## DESCRIPTION OF THE TASK
Return each line of the data below verbatim; pictures are to be left out.

Segment Start: DATA EXCERPT

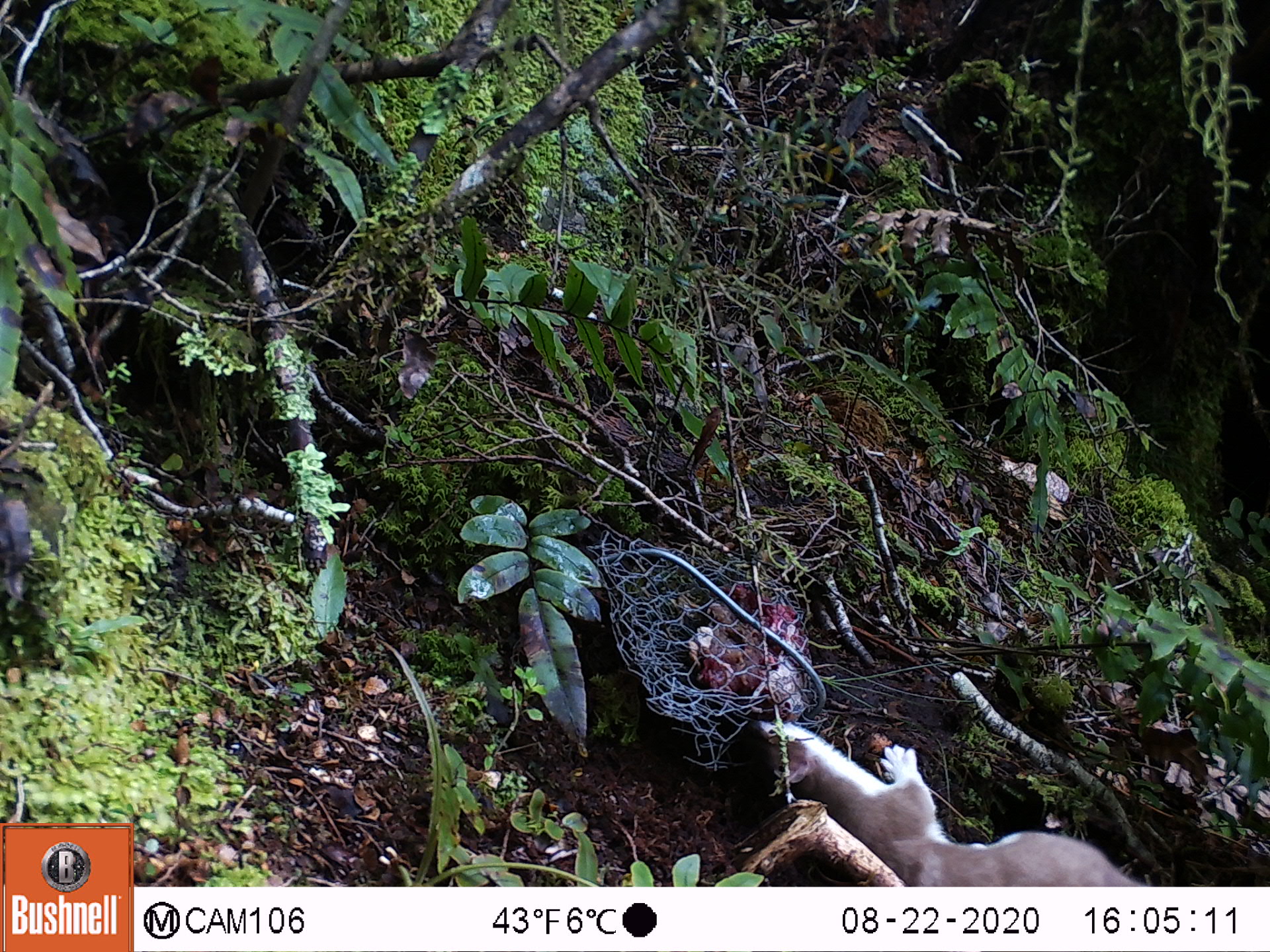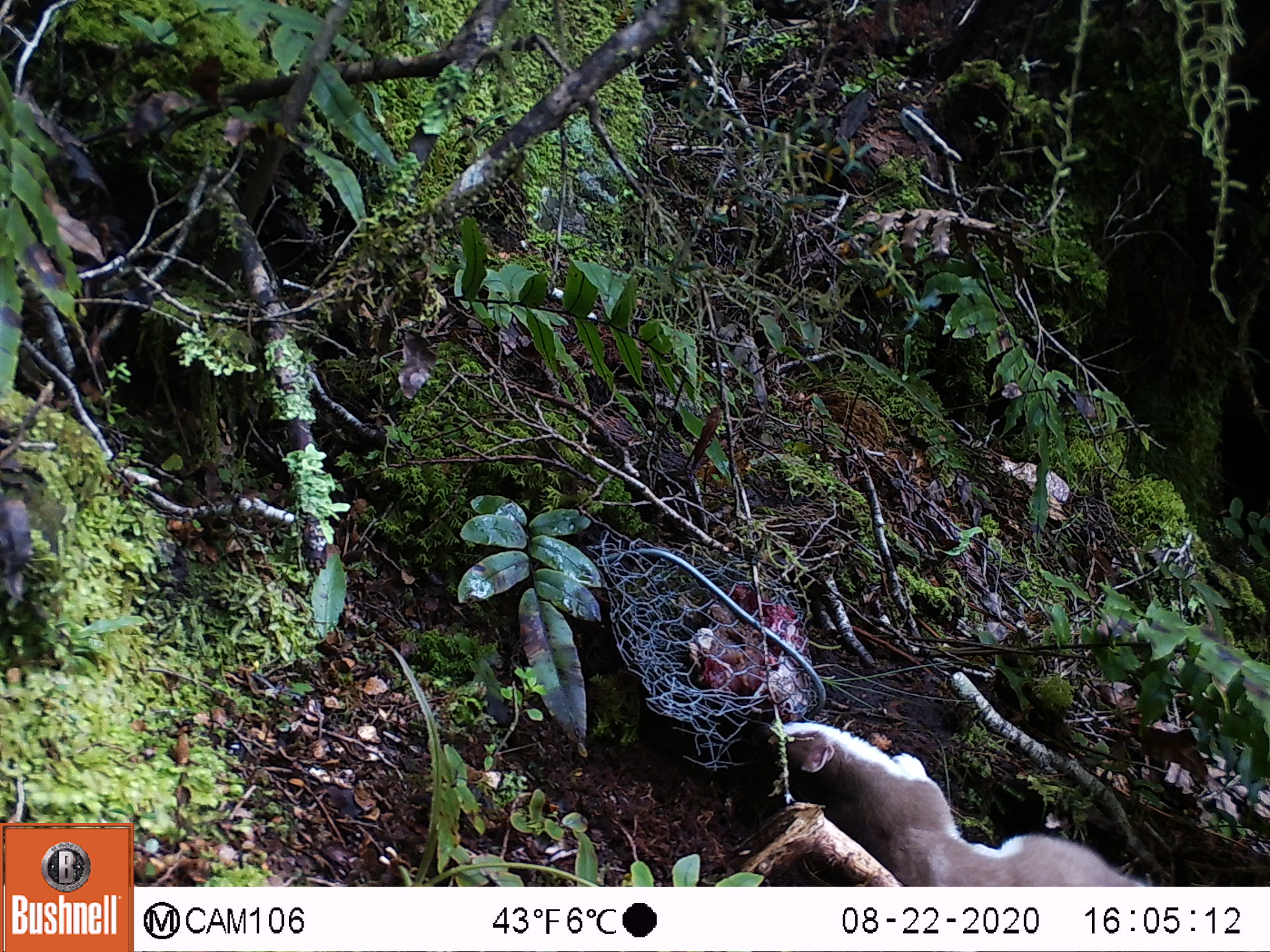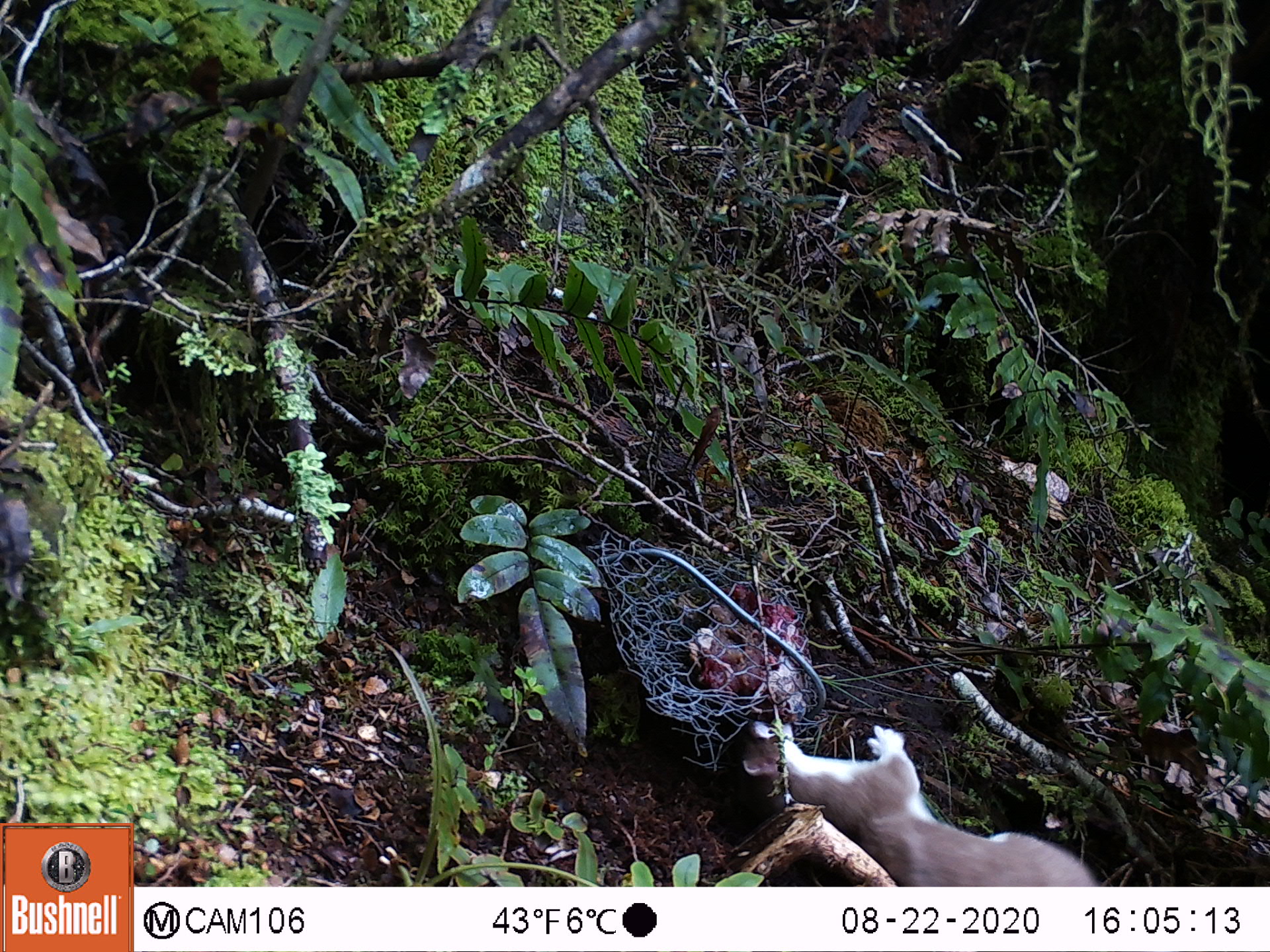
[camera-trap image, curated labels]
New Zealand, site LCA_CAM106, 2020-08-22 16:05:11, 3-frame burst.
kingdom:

Segment End: DATA EXCERPT

## REPLY
[camera-trap image, curated labels]
New Zealand, site LCA_CAM106, 2020-08-22 16:05:11, 3-frame burst.
kingdom:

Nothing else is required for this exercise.